Zupełnie szczerze powiem, że lepiej wystawić gościa z U23 niż Pjanicia – z Muratore było wczoraj więcej pożytku niż z leniwego Bośniaka. Motywacji tym chłopakom nie zabraknie. W U23 mamy jeszcze całkiem ciekawego zawodnika, młodzieżowego reprezentanta Włoch – Portanova.Idealny moment, żeby dać chociaż na jednej pozycji sprawdzić kogoś z młodych.
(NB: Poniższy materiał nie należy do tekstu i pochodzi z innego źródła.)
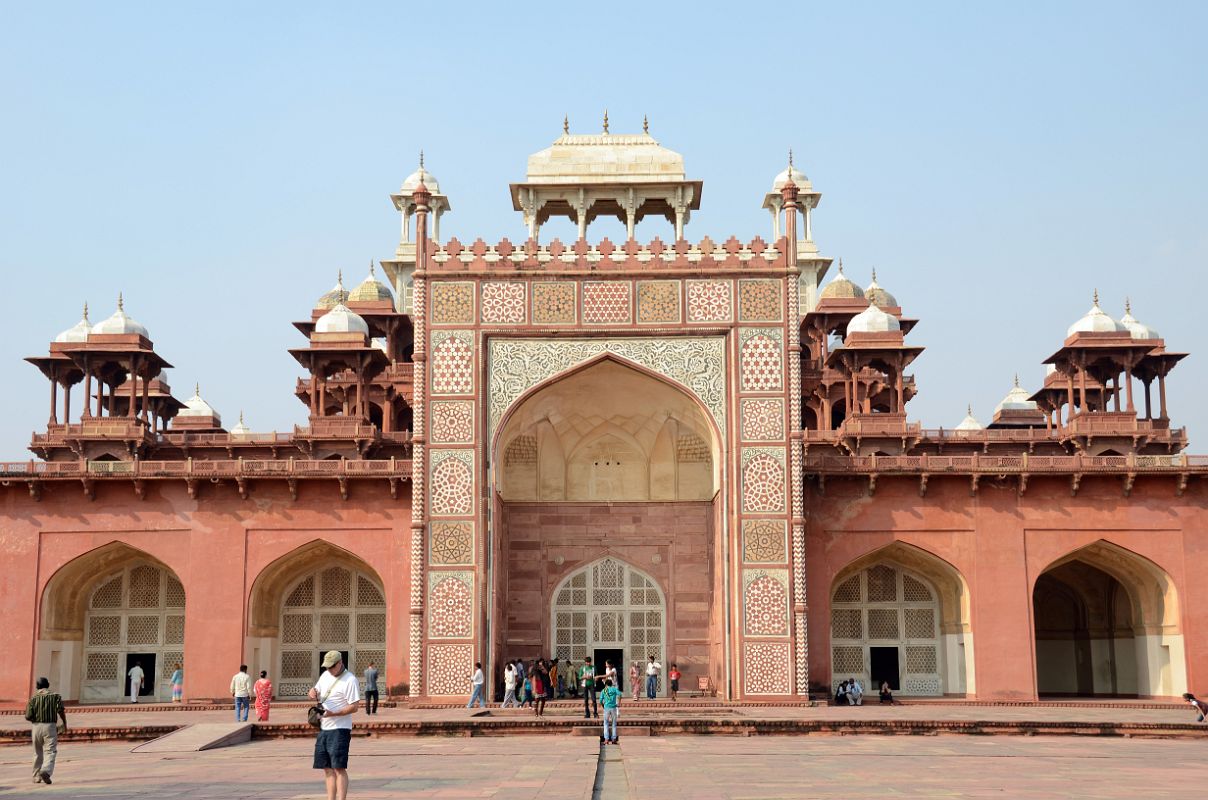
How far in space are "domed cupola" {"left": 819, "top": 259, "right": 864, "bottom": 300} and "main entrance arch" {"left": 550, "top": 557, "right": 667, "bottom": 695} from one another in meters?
11.1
Akurat Pjanic wczoraj nieźle grał. Zchodził ze swojego środka pola do boków, zagrywał do przodu i starał się brać chociaż odrobinę ciężaru gry na siebie. Wiadomix, spowodowane było to, albo transferem, albo beznadziejnym przeciwnikiem, na którego tle AC Milan wyglądał jak ligowy dominator, niemniej źle jak ostatnio nie było.
Już nie wspomnę, że dawanie szans młodym grajkom nieokrzepniętym w realiach Serie A może się źle skończyć, np. bieganiem kury bez głowy.
Akurat z Muratore ta sama bajka, jeżeli plotki o 8 mln się potwierdzą.
Oby wypowiedź Sarriego względem Pjanica była tylko grzecznością, bo nie zniesę naszego pseudo rozgrywającego kolejny sezon.
Co do Costy to co on wczoraj wyrabiał z piłką przy nodze, to jest coś niesamowitego. Genialny drybler i showman.
Szkoda że nie przekuwa się to na statystyki. Brazylijczyk ma skille, ale często gra samolubnie.